## INPUT DATA
◇ ◇ ◇
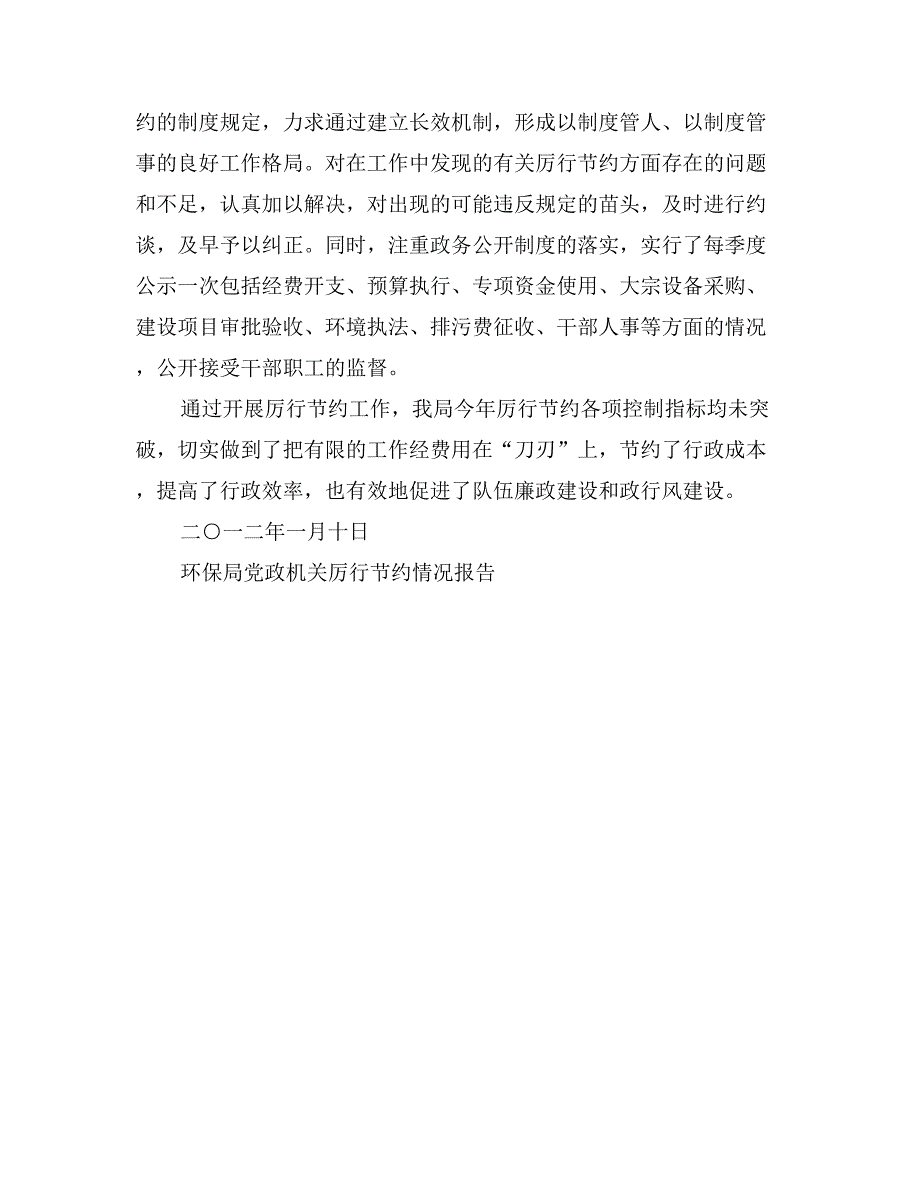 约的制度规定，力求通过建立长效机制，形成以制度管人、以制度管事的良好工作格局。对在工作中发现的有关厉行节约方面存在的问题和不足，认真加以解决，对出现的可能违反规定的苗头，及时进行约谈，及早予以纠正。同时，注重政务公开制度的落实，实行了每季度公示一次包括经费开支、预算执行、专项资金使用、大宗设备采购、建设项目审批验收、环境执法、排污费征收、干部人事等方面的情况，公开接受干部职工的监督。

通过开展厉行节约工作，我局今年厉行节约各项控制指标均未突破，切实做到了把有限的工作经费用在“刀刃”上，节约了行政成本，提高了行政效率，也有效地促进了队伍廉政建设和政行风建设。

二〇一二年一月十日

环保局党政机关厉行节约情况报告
◇ ◇ ◇
## WHAT NEEDS TO BE DONE
Skipping all pictures, set the listing down exactly as written.

## YOUR RESPONSE
 约的制度规定，力求通过建立长效机制，形成以制度管人、以制度管事的良好工作格局。对在工作中发现的有关厉行节约方面存在的问题和不足，认真加以解决，对出现的可能违反规定的苗头，及时进行约谈，及早予以纠正。同时，注重政务公开制度的落实，实行了每季度公示一次包括经费开支、预算执行、专项资金使用、大宗设备采购、建设项目审批验收、环境执法、排污费征收、干部人事等方面的情况，公开接受干部职工的监督。

通过开展厉行节约工作，我局今年厉行节约各项控制指标均未突破，切实做到了把有限的工作经费用在“刀刃”上，节约了行政成本，提高了行政效率，也有效地促进了队伍廉政建设和政行风建设。

二〇一二年一月十日

环保局党政机关厉行节约情况报告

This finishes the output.